Choices and consequences (part 2)
29/Dec 2016
I’ve been doing some minor refactoring recently and - once again - it got my thinking how seemingly tiny C++ changes can affect generated assembly code (and performance). It was a fairly simple scenario, had a collection of ~60 small items identified by an unique ID. ID was a 32-bit number, but realistically the range seemed to be limited to 0-5000 (although I couldn’t rely on it staying like that forever). The old code was organized in a different way and could access elements by indexing the table directly. I had to modify the organization (ID part), but wanted to keep the O(1) access if possible. Collection was static (built once) and we wouldn’t add new elements too frequently (as in, maybe once a month or so, but possibly not even that)
My first (lazy) solution was to simply go with std::unordered_map. I hoped it’d be good enough, plugged it in and had a quick look at the generated code for the find method and number of collisions. The latter turned out to be very decent, just 1 collision, but can’t say I loved the assembly:
; size_type _Bucket = _Hashval(_Keyval);
00007FF794D95C2F mov rdx,0CBF29CE484222325h
00007FF794D95C39 xor r10d,r10d
00007FF794D95C3C movzx eax,byte ptr [r10+r8]
00007FF794D95C41 mov rcx,100000001B3h
00007FF794D95C4B xor rdx,rax
00007FF794D95C4E inc r10
00007FF794D95C51 imul rdx,rcx
00007FF794D95C55 cmp r10,4
00007FF794D95C59 jb 07FF794D95C3Ch
See 4 muls? These are the FNV iterations. Can’t really blame STL here, FNV is my go-to default hasher too (and we didn’t provide one), but in this particular case, it might hurt us more to avoid conflicts than to actually roll with them. Let’s try the quick’n’dirty hand-crafted open addressing with no hashing at all (ie. hash function = identity). This is normally a terrible idea, but:
- <100 elements. We can easily afford to make our table at least 4 times as big
- elements are small (4 bytes). Re-probing shouldn’t hurt as it’s very likely consecutive items are in cache.
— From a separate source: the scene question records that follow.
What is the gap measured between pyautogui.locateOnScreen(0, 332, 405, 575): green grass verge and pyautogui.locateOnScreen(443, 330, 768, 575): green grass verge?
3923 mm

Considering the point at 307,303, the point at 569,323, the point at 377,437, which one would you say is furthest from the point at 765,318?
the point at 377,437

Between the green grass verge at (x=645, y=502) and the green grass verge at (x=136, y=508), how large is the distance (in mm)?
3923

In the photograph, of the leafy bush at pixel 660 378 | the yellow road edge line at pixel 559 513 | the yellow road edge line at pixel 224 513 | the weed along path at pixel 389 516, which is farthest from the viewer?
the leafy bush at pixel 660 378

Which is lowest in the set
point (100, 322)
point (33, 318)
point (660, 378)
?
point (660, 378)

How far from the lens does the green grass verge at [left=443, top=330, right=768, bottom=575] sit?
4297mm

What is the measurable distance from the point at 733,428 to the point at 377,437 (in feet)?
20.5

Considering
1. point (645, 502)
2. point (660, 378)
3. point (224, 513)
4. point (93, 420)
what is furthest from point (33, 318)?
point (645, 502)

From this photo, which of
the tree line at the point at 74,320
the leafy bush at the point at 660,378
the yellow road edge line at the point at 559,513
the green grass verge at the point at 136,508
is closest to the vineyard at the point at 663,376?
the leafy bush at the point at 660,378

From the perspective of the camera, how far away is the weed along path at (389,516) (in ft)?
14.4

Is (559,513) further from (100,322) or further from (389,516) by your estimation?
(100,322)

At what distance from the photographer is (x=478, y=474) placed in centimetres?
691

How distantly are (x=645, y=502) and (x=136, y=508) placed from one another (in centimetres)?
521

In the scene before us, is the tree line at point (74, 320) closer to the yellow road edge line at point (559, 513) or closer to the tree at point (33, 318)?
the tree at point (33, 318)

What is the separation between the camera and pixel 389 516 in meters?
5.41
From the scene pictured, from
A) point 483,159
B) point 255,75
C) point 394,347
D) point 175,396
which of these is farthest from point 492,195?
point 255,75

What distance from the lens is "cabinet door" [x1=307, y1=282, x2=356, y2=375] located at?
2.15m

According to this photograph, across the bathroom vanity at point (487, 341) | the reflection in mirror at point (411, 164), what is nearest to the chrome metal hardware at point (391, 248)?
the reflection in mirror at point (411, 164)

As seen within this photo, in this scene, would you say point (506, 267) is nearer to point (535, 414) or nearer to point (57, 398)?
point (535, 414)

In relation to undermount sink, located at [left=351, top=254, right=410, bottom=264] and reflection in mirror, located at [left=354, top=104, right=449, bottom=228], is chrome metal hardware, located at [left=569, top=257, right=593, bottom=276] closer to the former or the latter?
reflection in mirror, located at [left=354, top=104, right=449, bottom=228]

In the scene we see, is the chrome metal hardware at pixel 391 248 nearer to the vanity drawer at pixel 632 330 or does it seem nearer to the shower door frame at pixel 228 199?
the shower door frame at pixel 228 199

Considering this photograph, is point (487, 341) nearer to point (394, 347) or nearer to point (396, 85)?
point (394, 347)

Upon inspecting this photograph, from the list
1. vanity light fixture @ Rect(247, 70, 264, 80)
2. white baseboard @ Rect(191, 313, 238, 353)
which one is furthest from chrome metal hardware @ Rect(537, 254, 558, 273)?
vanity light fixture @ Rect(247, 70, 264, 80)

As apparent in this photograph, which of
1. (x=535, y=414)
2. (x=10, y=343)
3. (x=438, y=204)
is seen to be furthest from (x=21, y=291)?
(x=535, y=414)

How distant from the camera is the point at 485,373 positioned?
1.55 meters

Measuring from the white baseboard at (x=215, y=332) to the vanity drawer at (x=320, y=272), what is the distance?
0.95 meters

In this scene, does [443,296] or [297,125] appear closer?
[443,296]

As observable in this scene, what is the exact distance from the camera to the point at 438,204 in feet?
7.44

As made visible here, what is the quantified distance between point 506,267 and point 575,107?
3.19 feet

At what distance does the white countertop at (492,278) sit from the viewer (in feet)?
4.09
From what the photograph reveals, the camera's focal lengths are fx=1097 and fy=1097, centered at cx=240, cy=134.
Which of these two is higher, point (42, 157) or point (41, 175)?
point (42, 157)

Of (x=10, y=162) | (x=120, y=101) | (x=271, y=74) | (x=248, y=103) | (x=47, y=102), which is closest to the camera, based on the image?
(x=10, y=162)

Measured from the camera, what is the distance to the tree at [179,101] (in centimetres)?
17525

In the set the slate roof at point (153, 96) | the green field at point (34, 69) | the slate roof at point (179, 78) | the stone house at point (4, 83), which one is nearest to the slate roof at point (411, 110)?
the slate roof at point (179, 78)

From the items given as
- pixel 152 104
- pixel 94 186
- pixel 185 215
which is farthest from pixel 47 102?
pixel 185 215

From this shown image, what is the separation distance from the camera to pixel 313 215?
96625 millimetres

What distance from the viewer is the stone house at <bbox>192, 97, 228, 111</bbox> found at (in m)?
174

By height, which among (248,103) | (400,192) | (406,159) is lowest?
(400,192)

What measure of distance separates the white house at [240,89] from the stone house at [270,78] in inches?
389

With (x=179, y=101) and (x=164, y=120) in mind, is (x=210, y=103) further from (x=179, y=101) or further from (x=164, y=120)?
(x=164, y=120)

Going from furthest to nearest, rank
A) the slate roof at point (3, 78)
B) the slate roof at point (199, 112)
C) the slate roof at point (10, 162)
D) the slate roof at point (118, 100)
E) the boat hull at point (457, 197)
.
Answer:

- it’s guaranteed the id we’re looking for is actually present in the table
Generated code (inner loop for probing):
100007FF7E5C435AE add r11d,r8d
200007FF7E5C435B1 mov ecx,r10d
300007FF7E5C435B4 and ecx,r11d ; hash-tab mask
400007FF7E5C435B7 cmp dword ptr [r9+rcx*8],edx ; key comparison
500007FF7E5C435BB je 07FF7E5C435C8h ; found!
6; Loop
700007FF7E5C435BD inc r8
800007FF7E5C435C0 cmp r8,r10
900007FF7E5C435C3 jne 07FF7E5C435AEh
[Note: I guess I could have as well used unordered_map with a custom hasher, but I only needed a tiny subset of a full-blown hash_map (no rehash, just insert+find)]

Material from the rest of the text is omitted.